== Co należy zrobić ==
Należy przepisać cały poniższy materiał wiersz po wierszu, bez jakichkolwiek zmian.

== Fragmenty zbioru danych ==
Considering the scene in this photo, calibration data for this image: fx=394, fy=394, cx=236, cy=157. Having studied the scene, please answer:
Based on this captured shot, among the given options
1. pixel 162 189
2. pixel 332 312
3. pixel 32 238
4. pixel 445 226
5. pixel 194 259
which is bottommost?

== Odpowiedź na zadanie ==
Considering the scene in this photo, calibration data for this image: fx=394, fy=394, cx=236, cy=157. Having studied the scene, please answer:
Based on this captured shot, among the given options
1. pixel 162 189
2. pixel 332 312
3. pixel 32 238
4. pixel 445 226
5. pixel 194 259
which is bottommost?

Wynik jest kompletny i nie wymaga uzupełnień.